Improving the covertness in the physical-layer authentication

Abstract

A well-designed Physical-Layer Authentication (PLA) scheme should consider three properties: covertness, robustness, and security. However, the three properties always cause some dilemmas, e.g., higher covertness leading to lower robustness. This paper concerns the problem of improving the covert- ness without sacrificing the robustness. This problem is important because of the following reasons: reducing the errors in recovered source message, improving the security, and ease of constructing a multi-factor authentication system. In this paper, we propose three covert PLA schemes to address the problem. In the first scheme, we improve the covertness by reducing the modification ratio on the source message based on an encoding mechanism. In the second scheme, we improve the covertness by optimizing the superimposing angle, which maximizes the minimum distance between the tagged symbols and the boundary line of the demodulation decision for the source message.
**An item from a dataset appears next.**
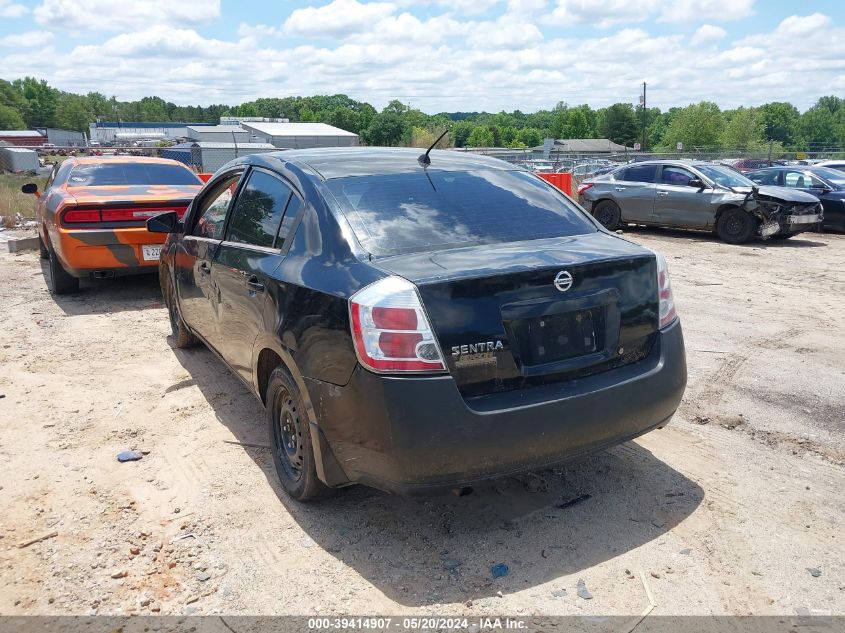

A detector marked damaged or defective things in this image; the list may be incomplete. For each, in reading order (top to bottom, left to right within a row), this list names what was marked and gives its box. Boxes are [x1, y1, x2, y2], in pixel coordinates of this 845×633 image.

damaged silver car [576, 159, 820, 243]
In the third scheme, referred to as the hybrid scheme, we further improve the covertness by jointly using the advantages of both the above two schemes. Our experimental results show that when the SNR at a legitimate receiver is 25 dB, as compared with the prior scheme, the first scheme improves the covertness by 17.74%, the second scheme improves the covertness by 28.79%, and the third scheme improves the covertness by 32.09%, while they have similar robustness as that of the prior scheme.